Source data:
* START *
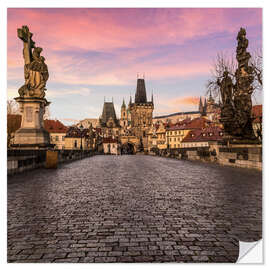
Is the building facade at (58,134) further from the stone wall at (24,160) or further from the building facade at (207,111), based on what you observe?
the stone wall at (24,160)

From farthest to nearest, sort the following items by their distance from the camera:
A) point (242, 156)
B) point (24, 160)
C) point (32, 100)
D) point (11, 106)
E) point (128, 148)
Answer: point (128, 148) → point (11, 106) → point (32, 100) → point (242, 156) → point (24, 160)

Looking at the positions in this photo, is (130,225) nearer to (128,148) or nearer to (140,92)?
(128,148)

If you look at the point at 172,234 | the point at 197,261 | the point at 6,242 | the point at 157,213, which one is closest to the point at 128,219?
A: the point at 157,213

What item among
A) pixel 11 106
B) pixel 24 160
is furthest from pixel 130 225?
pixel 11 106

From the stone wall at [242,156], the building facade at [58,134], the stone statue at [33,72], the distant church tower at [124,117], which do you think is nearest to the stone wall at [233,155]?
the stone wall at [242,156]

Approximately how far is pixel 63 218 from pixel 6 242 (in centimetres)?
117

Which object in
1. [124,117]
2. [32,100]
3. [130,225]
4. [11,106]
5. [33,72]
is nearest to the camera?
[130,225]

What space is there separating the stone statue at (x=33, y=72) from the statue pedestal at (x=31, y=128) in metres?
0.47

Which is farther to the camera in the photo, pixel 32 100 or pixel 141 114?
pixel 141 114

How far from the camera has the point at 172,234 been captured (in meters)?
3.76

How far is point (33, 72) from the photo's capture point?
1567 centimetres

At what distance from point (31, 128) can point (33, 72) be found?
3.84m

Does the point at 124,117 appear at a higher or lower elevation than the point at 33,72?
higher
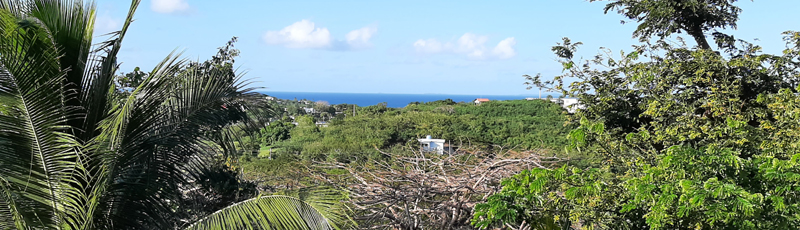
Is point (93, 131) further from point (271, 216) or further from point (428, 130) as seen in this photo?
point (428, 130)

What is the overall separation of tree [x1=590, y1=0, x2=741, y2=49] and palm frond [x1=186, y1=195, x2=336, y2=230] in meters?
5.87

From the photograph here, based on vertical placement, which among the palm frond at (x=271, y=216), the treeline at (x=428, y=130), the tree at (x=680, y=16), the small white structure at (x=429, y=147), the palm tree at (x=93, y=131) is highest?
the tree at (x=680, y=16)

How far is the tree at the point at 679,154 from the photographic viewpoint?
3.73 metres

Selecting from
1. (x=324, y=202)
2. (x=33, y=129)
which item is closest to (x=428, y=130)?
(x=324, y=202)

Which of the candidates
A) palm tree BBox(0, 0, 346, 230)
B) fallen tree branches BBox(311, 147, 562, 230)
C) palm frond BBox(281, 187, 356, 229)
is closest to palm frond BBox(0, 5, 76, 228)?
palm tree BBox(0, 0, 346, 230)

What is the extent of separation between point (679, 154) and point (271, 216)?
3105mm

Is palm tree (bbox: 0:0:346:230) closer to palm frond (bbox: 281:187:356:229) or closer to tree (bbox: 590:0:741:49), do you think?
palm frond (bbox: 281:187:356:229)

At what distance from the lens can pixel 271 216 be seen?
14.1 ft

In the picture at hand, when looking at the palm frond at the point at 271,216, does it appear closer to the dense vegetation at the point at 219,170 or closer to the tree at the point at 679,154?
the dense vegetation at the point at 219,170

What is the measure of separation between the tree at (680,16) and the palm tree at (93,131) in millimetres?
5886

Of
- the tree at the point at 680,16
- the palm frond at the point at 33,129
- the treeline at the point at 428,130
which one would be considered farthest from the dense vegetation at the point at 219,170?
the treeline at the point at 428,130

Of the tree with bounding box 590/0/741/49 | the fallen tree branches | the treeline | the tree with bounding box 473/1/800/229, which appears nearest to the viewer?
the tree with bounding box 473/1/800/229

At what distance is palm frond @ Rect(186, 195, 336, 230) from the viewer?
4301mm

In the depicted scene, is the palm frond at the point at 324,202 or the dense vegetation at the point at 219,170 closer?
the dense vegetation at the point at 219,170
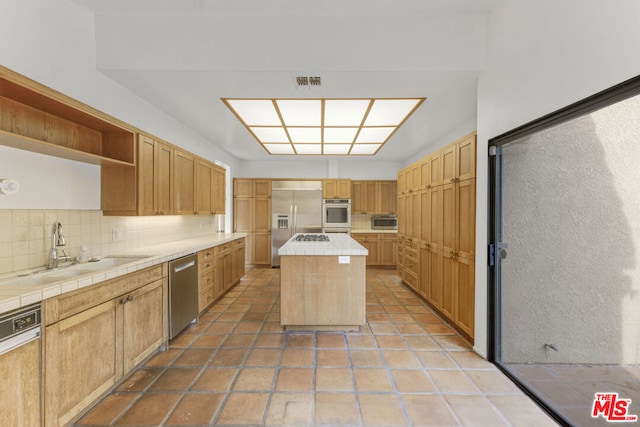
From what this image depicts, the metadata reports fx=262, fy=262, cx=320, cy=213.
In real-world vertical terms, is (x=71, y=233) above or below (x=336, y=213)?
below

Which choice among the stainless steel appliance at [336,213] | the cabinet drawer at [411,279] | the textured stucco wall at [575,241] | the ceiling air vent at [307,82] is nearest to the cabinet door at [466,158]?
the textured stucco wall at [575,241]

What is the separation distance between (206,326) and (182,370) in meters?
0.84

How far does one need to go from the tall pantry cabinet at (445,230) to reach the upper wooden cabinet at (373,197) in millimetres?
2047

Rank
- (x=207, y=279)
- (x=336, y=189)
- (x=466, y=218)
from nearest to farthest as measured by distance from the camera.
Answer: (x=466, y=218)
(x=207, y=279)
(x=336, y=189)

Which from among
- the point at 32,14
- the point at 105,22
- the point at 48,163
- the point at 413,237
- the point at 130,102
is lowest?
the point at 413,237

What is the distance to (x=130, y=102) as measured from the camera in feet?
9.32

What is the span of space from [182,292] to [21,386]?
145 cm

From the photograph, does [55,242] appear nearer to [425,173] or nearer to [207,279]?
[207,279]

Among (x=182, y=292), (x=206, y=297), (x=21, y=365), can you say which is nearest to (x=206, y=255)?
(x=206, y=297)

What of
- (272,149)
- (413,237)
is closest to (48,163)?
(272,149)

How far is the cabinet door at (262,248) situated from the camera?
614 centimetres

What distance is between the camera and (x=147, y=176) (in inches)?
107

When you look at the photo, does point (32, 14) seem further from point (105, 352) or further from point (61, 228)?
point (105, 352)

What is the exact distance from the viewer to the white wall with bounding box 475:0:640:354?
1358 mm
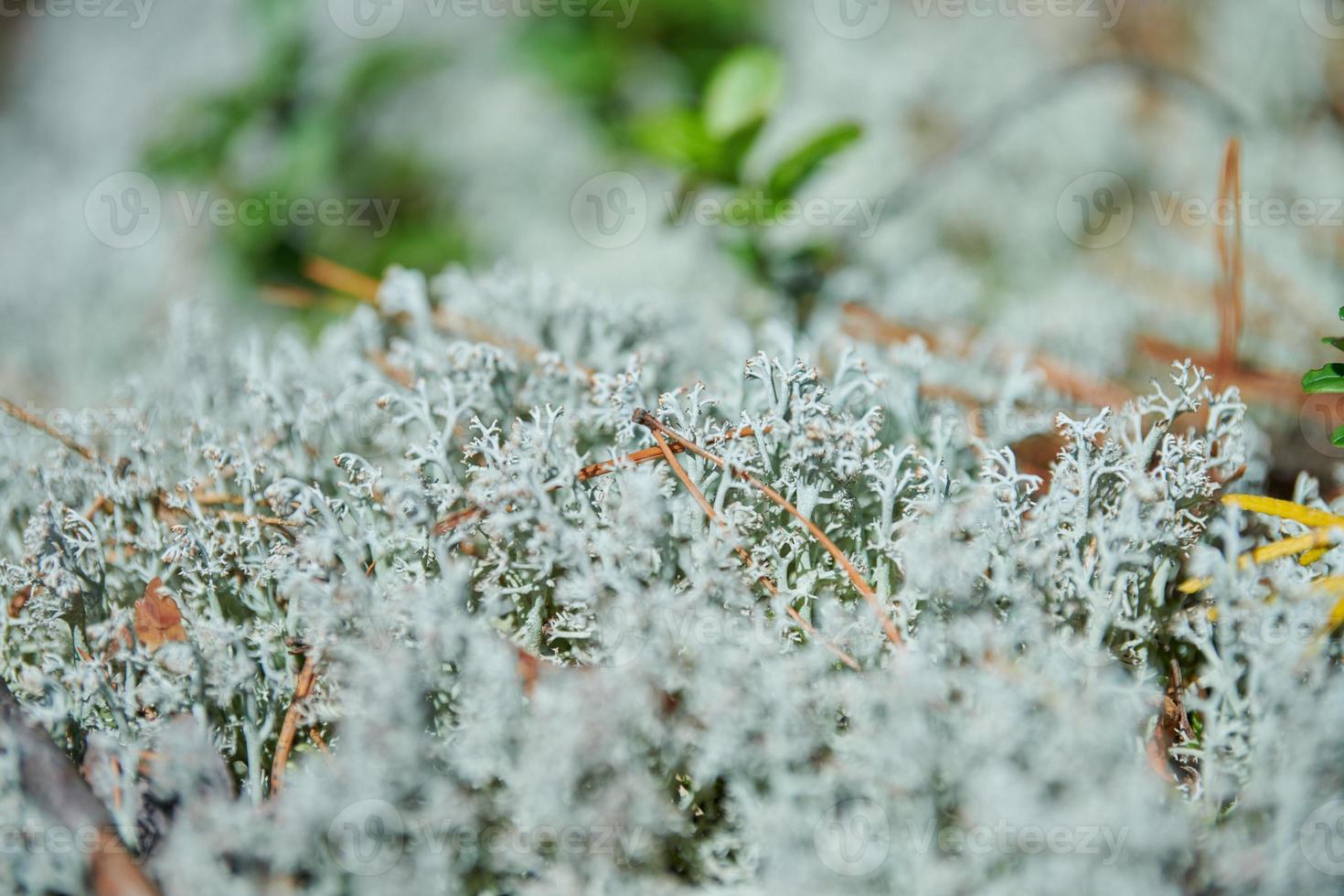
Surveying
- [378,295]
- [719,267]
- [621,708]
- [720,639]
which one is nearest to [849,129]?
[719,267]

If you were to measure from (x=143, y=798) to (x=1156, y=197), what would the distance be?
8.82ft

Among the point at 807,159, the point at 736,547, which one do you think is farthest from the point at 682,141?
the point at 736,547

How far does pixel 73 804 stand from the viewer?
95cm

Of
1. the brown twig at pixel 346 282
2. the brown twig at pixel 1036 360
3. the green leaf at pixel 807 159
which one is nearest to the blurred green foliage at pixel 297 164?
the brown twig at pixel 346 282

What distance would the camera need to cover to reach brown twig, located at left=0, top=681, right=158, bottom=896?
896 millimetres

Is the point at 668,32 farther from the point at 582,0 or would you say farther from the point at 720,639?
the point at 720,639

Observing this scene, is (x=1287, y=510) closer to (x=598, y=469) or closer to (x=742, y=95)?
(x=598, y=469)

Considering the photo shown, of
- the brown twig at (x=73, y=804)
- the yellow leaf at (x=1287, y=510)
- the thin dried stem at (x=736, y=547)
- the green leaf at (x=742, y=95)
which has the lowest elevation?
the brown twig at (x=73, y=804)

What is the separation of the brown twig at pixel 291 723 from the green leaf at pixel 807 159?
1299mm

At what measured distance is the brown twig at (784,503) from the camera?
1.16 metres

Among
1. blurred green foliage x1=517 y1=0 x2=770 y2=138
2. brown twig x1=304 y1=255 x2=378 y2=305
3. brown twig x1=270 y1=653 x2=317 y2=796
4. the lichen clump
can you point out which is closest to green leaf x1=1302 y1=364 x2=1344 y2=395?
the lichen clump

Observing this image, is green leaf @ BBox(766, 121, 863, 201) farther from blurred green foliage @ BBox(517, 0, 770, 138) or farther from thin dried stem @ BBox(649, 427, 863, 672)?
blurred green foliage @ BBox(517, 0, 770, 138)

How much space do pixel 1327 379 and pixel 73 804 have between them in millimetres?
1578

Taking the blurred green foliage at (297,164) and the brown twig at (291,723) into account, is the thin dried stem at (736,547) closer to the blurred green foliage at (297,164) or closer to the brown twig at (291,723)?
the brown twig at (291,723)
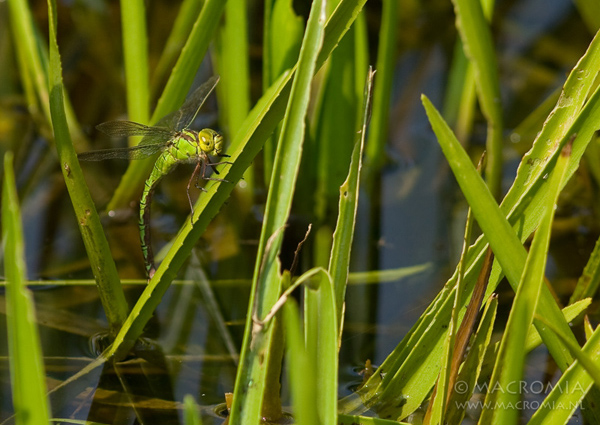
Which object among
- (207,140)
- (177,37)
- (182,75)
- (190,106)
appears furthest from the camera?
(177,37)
* END *
:: PROBLEM ::
Render all of the material above as a JSON list of strings, one string per line, with blank lines skipped. Leave the pictures out of your answer.

:: FINAL ANSWER ::
[
  "Is the building facade at (58,134) further from the stone wall at (24,160) or further from the building facade at (207,111), based on what you observe?",
  "the stone wall at (24,160)",
  "From farthest to nearest, sort the following items by their distance from the camera:",
  "A) point (242, 156)",
  "B) point (24, 160)",
  "C) point (32, 100)",
  "D) point (11, 106)",
  "E) point (128, 148)",
  "Answer: point (128, 148) → point (11, 106) → point (32, 100) → point (242, 156) → point (24, 160)",
  "Looking at the positions in this photo, is (130,225) nearer to (128,148) or nearer to (140,92)?",
  "(128,148)",
  "If you look at the point at 172,234 | the point at 197,261 | the point at 6,242 | the point at 157,213, which one is closest to the point at 128,219?",
  "A: the point at 157,213",
  "What item among",
  "A) pixel 11 106",
  "B) pixel 24 160",
  "is furthest from pixel 130 225?",
  "pixel 11 106",
  "From the stone wall at [242,156], the building facade at [58,134], the stone statue at [33,72], the distant church tower at [124,117], which do you think is nearest to the stone wall at [233,155]?",
  "the stone wall at [242,156]",
  "Approximately how far is pixel 63 218 from pixel 6 242 (in centimetres)?",
  "117",
  "Which object in",
  "1. [124,117]",
  "2. [32,100]",
  "3. [130,225]",
  "4. [11,106]",
  "5. [33,72]",
  "is nearest to the camera?",
  "[130,225]",
  "What space is there separating the stone statue at (x=33, y=72) from the statue pedestal at (x=31, y=128) in metres?",
  "0.47",
  "Which is farther to the camera in the photo, pixel 32 100 or pixel 141 114?",
  "pixel 141 114",
  "How far from the camera has the point at 172,234 been captured (in meters)?",
  "3.76",
  "How far is point (33, 72) from the photo's capture point?",
  "1567 centimetres",
  "At what distance from point (31, 128) can point (33, 72) be found?",
  "3.84m",
  "Does the point at 124,117 appear at a higher or lower elevation than the point at 33,72?",
  "higher",
  "Is point (93, 131) further from point (271, 216) or further from point (428, 130) as seen in this photo?",
  "point (428, 130)",
  "What is the overall separation of tree [x1=590, y1=0, x2=741, y2=49] and palm frond [x1=186, y1=195, x2=336, y2=230] in meters?",
  "5.87",
  "From the photograph here, based on vertical placement, which among the palm frond at (x=271, y=216), the treeline at (x=428, y=130), the tree at (x=680, y=16), the small white structure at (x=429, y=147), the palm tree at (x=93, y=131) is highest?",
  "the tree at (x=680, y=16)",
  "How far is the tree at the point at 679,154 from the photographic viewpoint?",
  "3.73 metres",
  "Selecting from",
  "1. (x=324, y=202)",
  "2. (x=33, y=129)",
  "which item is closest to (x=428, y=130)?",
  "(x=324, y=202)",
  "Which of the candidates",
  "A) palm tree BBox(0, 0, 346, 230)",
  "B) fallen tree branches BBox(311, 147, 562, 230)",
  "C) palm frond BBox(281, 187, 356, 229)",
  "is closest to palm frond BBox(0, 5, 76, 228)?",
  "palm tree BBox(0, 0, 346, 230)",
  "What is the extent of separation between point (679, 154) and point (271, 216)?",
  "3105mm",
  "Is palm tree (bbox: 0:0:346:230) closer to palm frond (bbox: 281:187:356:229) or closer to tree (bbox: 590:0:741:49), do you think?",
  "palm frond (bbox: 281:187:356:229)",
  "At what distance from the lens can pixel 271 216 be seen?",
  "14.1 ft",
  "In the picture at hand, when looking at the palm frond at the point at 271,216, does it appear closer to the dense vegetation at the point at 219,170 or closer to the tree at the point at 679,154?",
  "the dense vegetation at the point at 219,170",
  "What is the measure of separation between the tree at (680,16) and the palm tree at (93,131) in millimetres?",
  "5886",
  "Of",
  "- the tree at the point at 680,16",
  "- the palm frond at the point at 33,129",
  "- the treeline at the point at 428,130",
  "which one would be considered farthest from the dense vegetation at the point at 219,170?",
  "the treeline at the point at 428,130",
  "Of the tree with bounding box 590/0/741/49 | the fallen tree branches | the treeline | the tree with bounding box 473/1/800/229, which appears nearest to the viewer?",
  "the tree with bounding box 473/1/800/229",
  "At what distance is palm frond @ Rect(186, 195, 336, 230) from the viewer?",
  "4301mm",
  "In the depicted scene, is the palm frond at the point at 324,202 or the dense vegetation at the point at 219,170 closer?",
  "the dense vegetation at the point at 219,170",
  "From what this image depicts, the metadata reports fx=262, fy=262, cx=320, cy=213.",
  "In real-world vertical terms, is (x=71, y=233) above or below (x=336, y=213)?",
  "below",
  "Which choice among the stainless steel appliance at [336,213] | the cabinet drawer at [411,279] | the textured stucco wall at [575,241] | the ceiling air vent at [307,82] is nearest to the cabinet door at [466,158]?",
  "the textured stucco wall at [575,241]",
  "What is the separation distance between (206,326) and (182,370) in meters?",
  "0.84",
  "How far does one need to go from the tall pantry cabinet at (445,230) to reach the upper wooden cabinet at (373,197) in millimetres?",
  "2047",
  "Rank",
  "- (x=207, y=279)",
  "- (x=336, y=189)",
  "- (x=466, y=218)",
  "from nearest to farthest as measured by distance from the camera.",
  "Answer: (x=466, y=218)",
  "(x=207, y=279)",
  "(x=336, y=189)",
  "Which from among",
  "- the point at 32,14",
  "- the point at 105,22",
  "- the point at 48,163",
  "- the point at 413,237",
  "- the point at 130,102",
  "is lowest?",
  "the point at 413,237",
  "What is the distance to (x=130, y=102) as measured from the camera in feet?",
  "9.32",
  "What is the span of space from [182,292] to [21,386]?",
  "145 cm",
  "From the photograph, does [55,242] appear nearer to [425,173] or nearer to [207,279]?",
  "[207,279]",
  "Among (x=182, y=292), (x=206, y=297), (x=21, y=365), can you say which is nearest to (x=206, y=255)?",
  "(x=206, y=297)",
  "What of",
  "- (272,149)",
  "- (413,237)",
  "is closest to (48,163)?",
  "(272,149)",
  "How far is the cabinet door at (262,248) situated from the camera?",
  "614 centimetres",
  "What distance is between the camera and (x=147, y=176) (in inches)?",
  "107",
  "When you look at the photo, does point (32, 14) seem further from point (105, 352) or further from point (61, 228)?",
  "point (105, 352)",
  "What is the exact distance from the viewer to the white wall with bounding box 475:0:640:354?",
  "1358 mm",
  "Surveying",
  "- [378,295]",
  "- [719,267]",
  "- [621,708]",
  "- [720,639]",
  "which one is nearest to [849,129]?",
  "[719,267]",
  "If you were to measure from (x=143, y=798) to (x=1156, y=197), what would the distance be?",
  "8.82ft",
  "Among the point at 807,159, the point at 736,547, which one do you think is farthest from the point at 682,141?",
  "the point at 736,547",
  "How far does pixel 73 804 stand from the viewer?",
  "95cm",
  "Of",
  "1. the brown twig at pixel 346 282",
  "2. the brown twig at pixel 1036 360",
  "3. the green leaf at pixel 807 159",
  "which one is nearest to the blurred green foliage at pixel 297 164?",
  "the brown twig at pixel 346 282",
  "What distance would the camera need to cover to reach brown twig, located at left=0, top=681, right=158, bottom=896?",
  "896 millimetres",
  "Is the point at 668,32 farther from the point at 582,0 or would you say farther from the point at 720,639?",
  "the point at 720,639",
  "Observing this scene, is (x=1287, y=510) closer to (x=598, y=469) or closer to (x=742, y=95)?",
  "(x=598, y=469)",
  "Considering the photo shown, of",
  "- the brown twig at (x=73, y=804)",
  "- the yellow leaf at (x=1287, y=510)",
  "- the thin dried stem at (x=736, y=547)",
  "- the green leaf at (x=742, y=95)",
  "which has the lowest elevation?",
  "the brown twig at (x=73, y=804)",
  "What is the separation of the brown twig at pixel 291 723 from the green leaf at pixel 807 159?",
  "1299mm",
  "At what measured distance is the brown twig at (784,503) from the camera?",
  "1.16 metres",
  "Among",
  "1. blurred green foliage x1=517 y1=0 x2=770 y2=138",
  "2. brown twig x1=304 y1=255 x2=378 y2=305",
  "3. brown twig x1=270 y1=653 x2=317 y2=796",
  "4. the lichen clump",
  "can you point out which is closest to green leaf x1=1302 y1=364 x2=1344 y2=395?",
  "the lichen clump",
  "Observing this image, is green leaf @ BBox(766, 121, 863, 201) farther from blurred green foliage @ BBox(517, 0, 770, 138) or farther from thin dried stem @ BBox(649, 427, 863, 672)?",
  "blurred green foliage @ BBox(517, 0, 770, 138)",
  "How much space do pixel 1327 379 and pixel 73 804 have between them in millimetres?",
  "1578",
  "Taking the blurred green foliage at (297,164) and the brown twig at (291,723) into account, is the thin dried stem at (736,547) closer to the blurred green foliage at (297,164) or closer to the brown twig at (291,723)?",
  "the brown twig at (291,723)",
  "Which object among",
  "- (207,140)",
  "- (177,37)",
  "- (182,75)",
  "- (190,106)",
  "appears furthest from the camera?",
  "(177,37)"
]